Goal of the exercise.
Each entry should be repeated exactly. Its pictures should not be.
Top of Given records
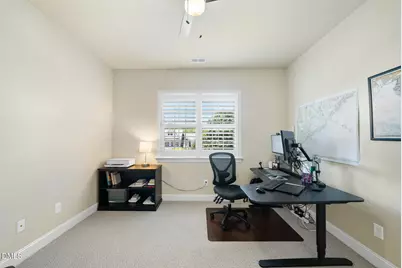 415 Hanson Walk Lane, Apex, NC 27539 - Photo 29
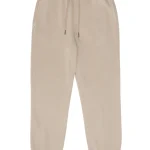 Spodnie dresowe damskie Washed Manzanita Piaskowe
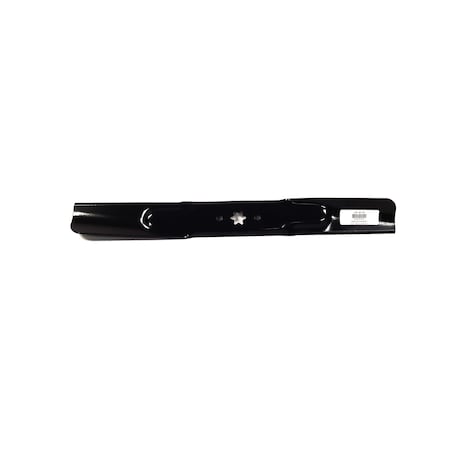 Mtd Blade-21.23 2N1 942-04308A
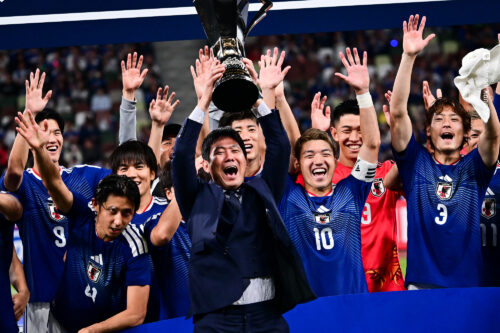 1_Z8A_8702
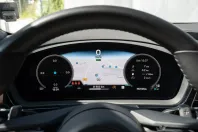 Porsche Cayenne din 2024 cu 29.800 km - oferta POR118541 - foto 23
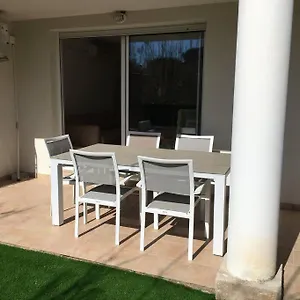 https://lucie.aixenprovencehotels.org
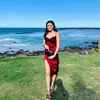 Georgia Downey - @georgiadowney2 - TikTok
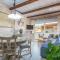 Apartamento Noenil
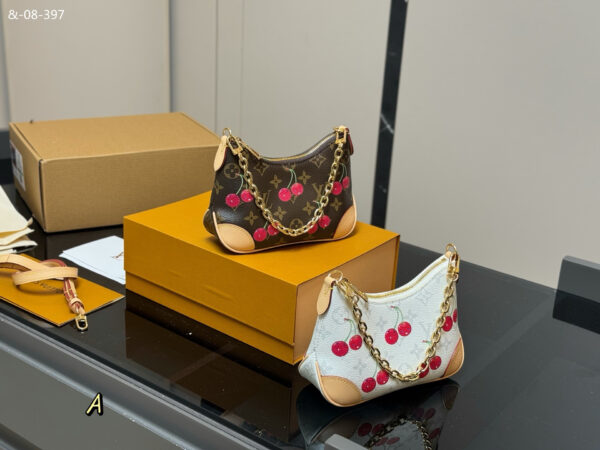 TL2519 LV 65$ WITH BOX - Image 9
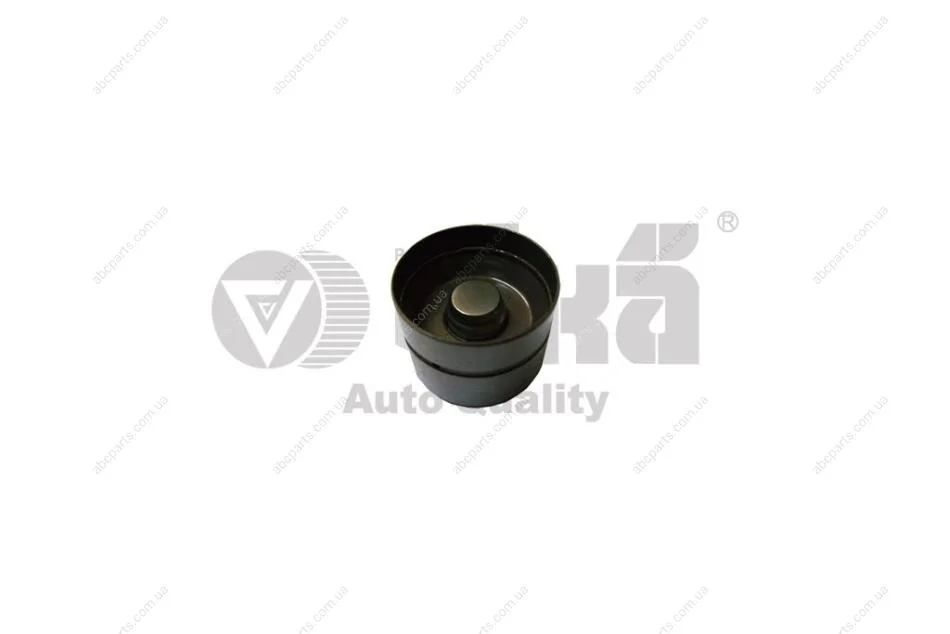 Гідрокомпенсатор Skoda Fabia (99-07),Octavia (96-07)/VW Passat (96-05) vika Vika 11090224201 (фото 1)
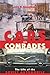 Cars for Comrades: The Life of the Soviet Automobile by Siegelbaum, Lewis H. (2008) Hardcover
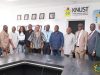 KNUST to receive 2,000 additional laptops for One Million Coders Programme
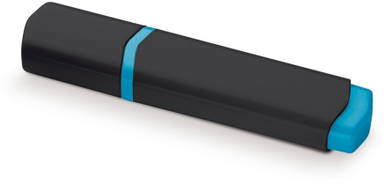 Tekstmarker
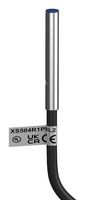 TELEMECANIQUE SENSORS XS504R1PBL2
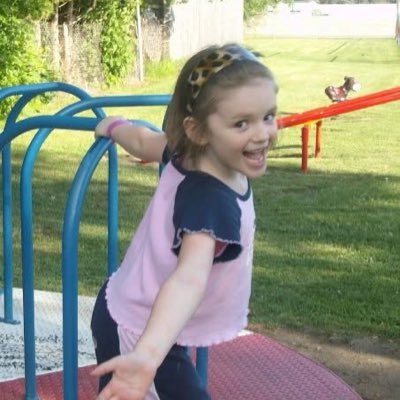 hantasmic's profile picture. talk to me goose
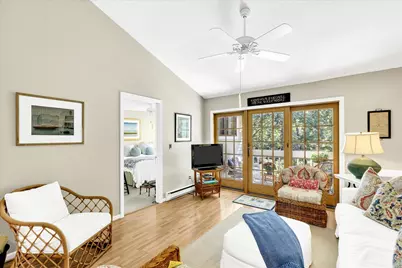 154 Eaton Lane #UNIT 154, Brewster, MA 02631 - Photo 8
Bottom of Given records
Your response.
 415 Hanson Walk Lane, Apex, NC 27539 - Photo 29
 Spodnie dresowe damskie Washed Manzanita Piaskowe
 Mtd Blade-21.23 2N1 942-04308A
 1_Z8A_8702
 Porsche Cayenne din 2024 cu 29.800 km - oferta POR118541 - foto 23
 https://lucie.aixenprovencehotels.org
 Georgia Downey - @georgiadowney2 - TikTok
 Apartamento Noenil
 TL2519 LV 65$ WITH BOX - Image 9
 Гідрокомпенсатор Skoda Fabia (99-07),Octavia (96-07)/VW Passat (96-05) vika Vika 11090224201 (фото 1)
 Cars for Comrades: The Life of the Soviet Automobile by Siegelbaum, Lewis H. (2008) Hardcover
 KNUST to receive 2,000 additional laptops for One Million Coders Programme
 Tekstmarker
 TELEMECANIQUE SENSORS XS504R1PBL2
 hantasmic's profile picture. talk to me goose
 154 Eaton Lane #UNIT 154, Brewster, MA 02631 - Photo 8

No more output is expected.